▶ AVAILABLE DATA
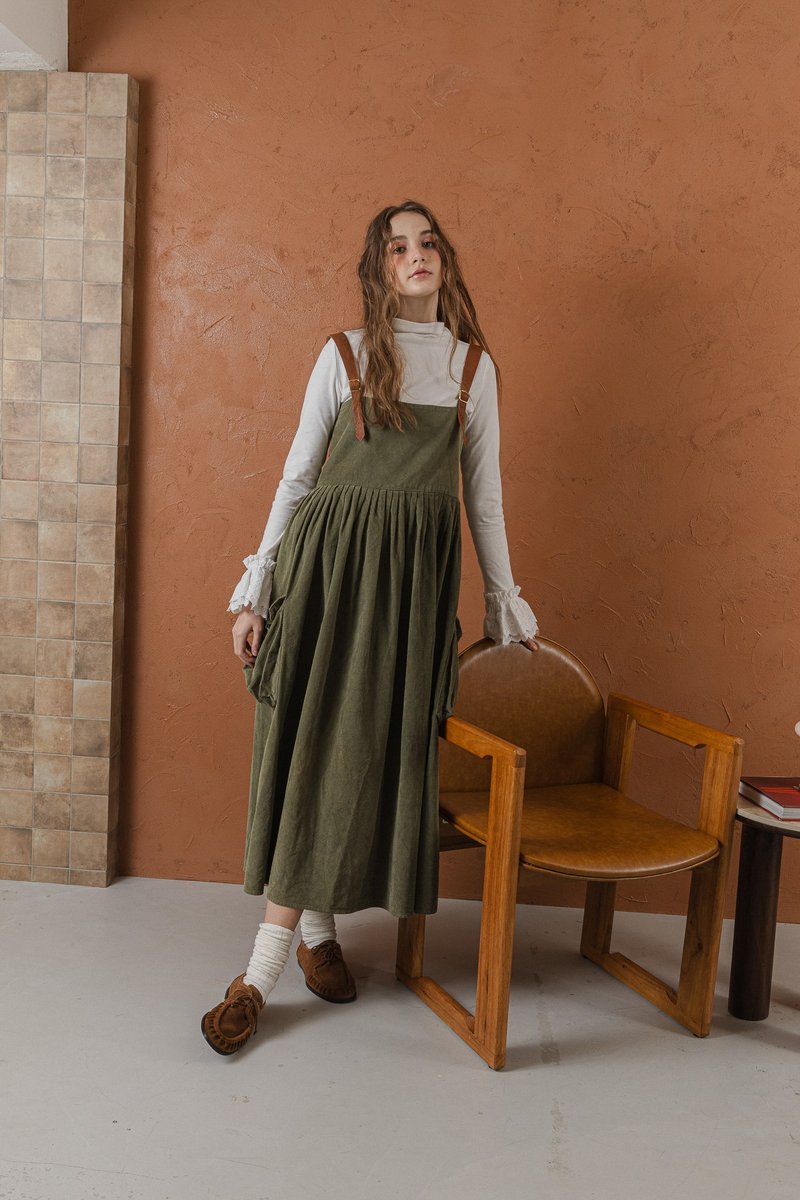 khaki green pocket dress 軍綠絨面口袋洋裝 - 洋裝/連身裙 - 棉．麻 綠色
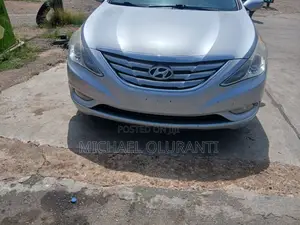 Hyundai Sonata GLS Sedan FWD (2.4L 4cyl 6A) 2013 Silver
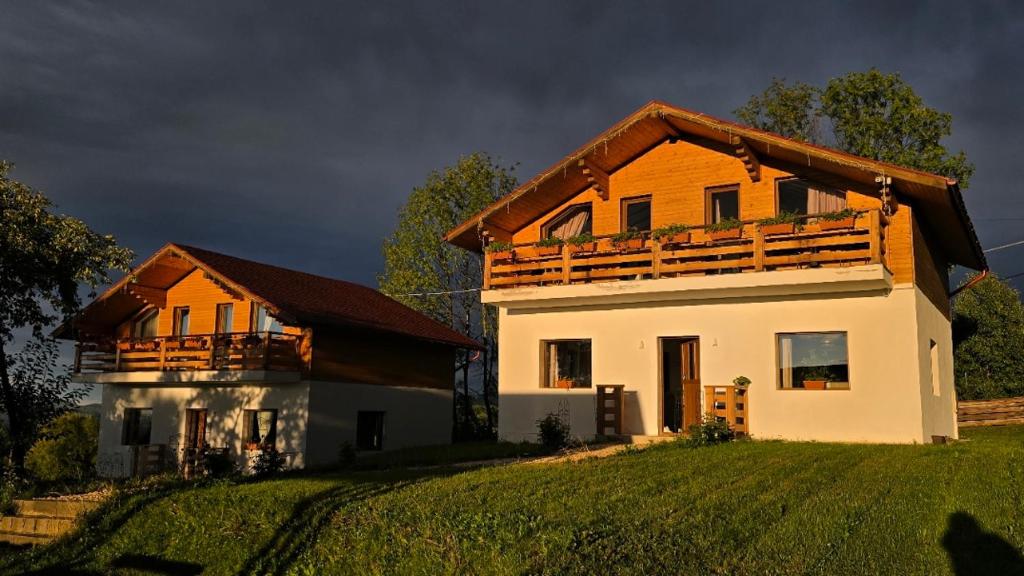 una casa con balcone sul lato di Ammon Chalet a Bran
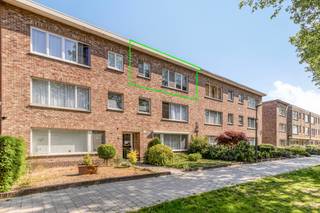 <p>Volledig <strong>gerenoveerd appartement </strong>op de<strong> tweede verdieping </strong>met garage (vraagprijs: €25.000,-) in een <strong>rustige omgeving</strong> in een <strong>kleinschalig gebouw.</strong><br /><br /><strong>Indeling:</strong><br />Via de inkomhal betreedt u de <strong>lichtrijke en ruime leefruimte,</strong> die naadloos aansluit op een <strong>volledig geïnstalleerde open keuken</strong>. Naast de keuken is er nog <strong>een kamer</strong> die kan gebruikt worden als <strong>derde slaapkamer of bureel. </strong> <br />In de nachthal vindt u een <strong>praktische berging </strong>met <strong>aansluitingen </strong>voor <strong>wasmachine en droogkast.</strong><br />De <strong>gerenoveerde badkamer</strong> is uitgerust met een stijlvolle<strong> inloopdouche </strong>en een <strong>modern badkamermeubel </strong>met een <strong>enkele wastafel.</strong> Daarnaast is er een <strong>apart toilet </strong>voorzien.<br />Via de hal bereikt u ook de <strong>twee volwaardige slaapkamers. </strong> De kleine slaapkamer biedt toegang tot het<strong> terras.</strong><br /><br /><strong>Bijzonderheden:</strong><br />Volledig <strong>gerenoveerd in 2024;</strong><br />Gunstig <strong>EPC-label B</strong>;<br /><strong>Vraagprijs garagebox: €25.000,00;</strong><br />Zeer <strong>lage gemeenschappelijke </strong>kosten.<br /><br /><strong>Ligging</strong><br />Het appartement is <strong>rustig gelegen,</strong> toch in de <strong>direct omgeving</strong> van <strong>winkels, scholen en openbaar vervoer. </strong> Dankzij de nabijheid van belangrijke invalswegen geniet u bovendien van een vlotte bereikbaarheid.</p>
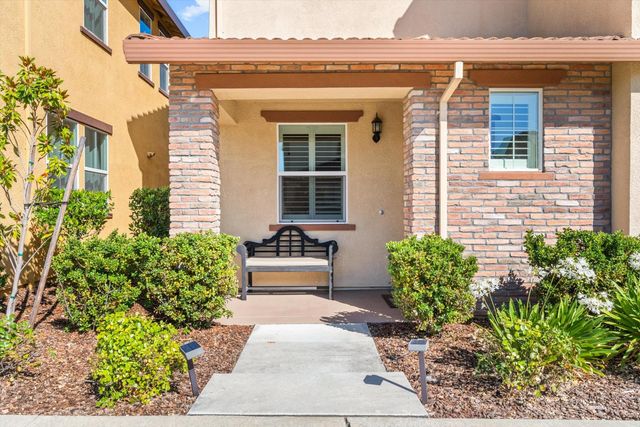 42 Huddlestone Cir, Roseville, CA 95661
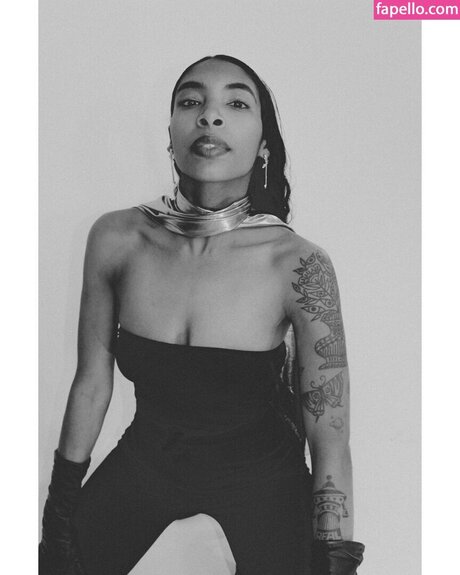 Spellling estrella exclusiva fotos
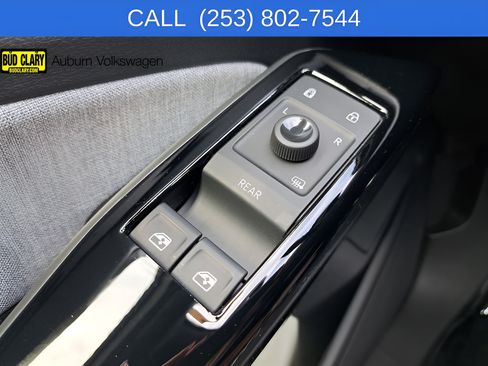 Used 2024 Volkswagen ID.4 2WD image 26
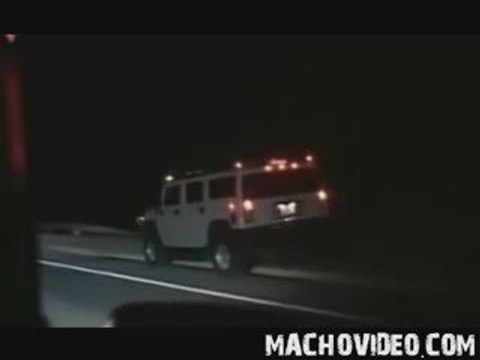 Régis conduit un Hummer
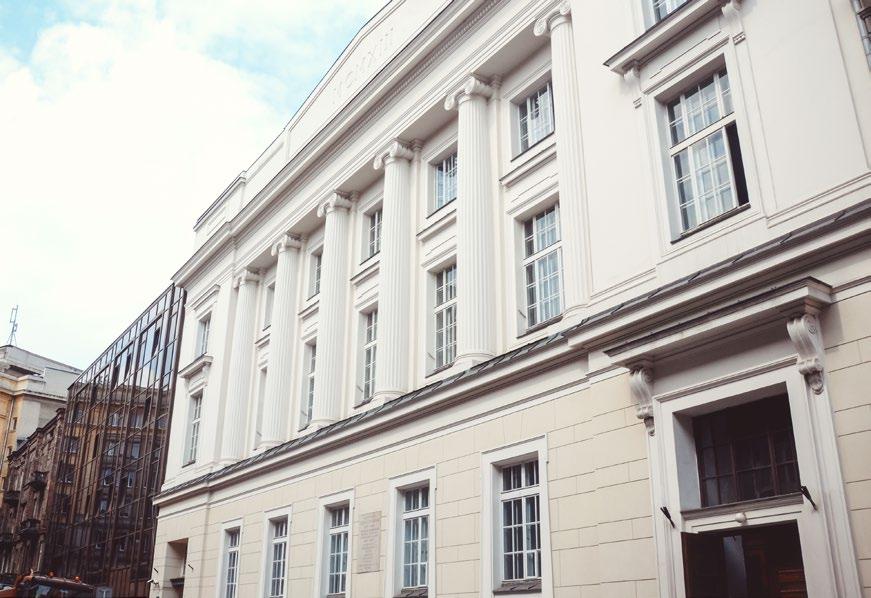 Biblioteka Główna Warszawa Biblioteka popularnie zwana Biblioteką na Koszykowej jest jedną z największych i najstarszych bibliotek publicznych w Polsce. Powstała w 1907 r.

▶ EXERCISE DIRECTIONS
Give the lines again exactly, beginning with the first line of the records above and ending with the line that contains "una casa con", and include no pictures.

▶ FINISHED TASK
 khaki green pocket dress 軍綠絨面口袋洋裝 - 洋裝/連身裙 - 棉．麻 綠色
 Hyundai Sonata GLS Sedan FWD (2.4L 4cyl 6A) 2013 Silver
 una casa con balcone sul lato di Ammon Chalet a Bran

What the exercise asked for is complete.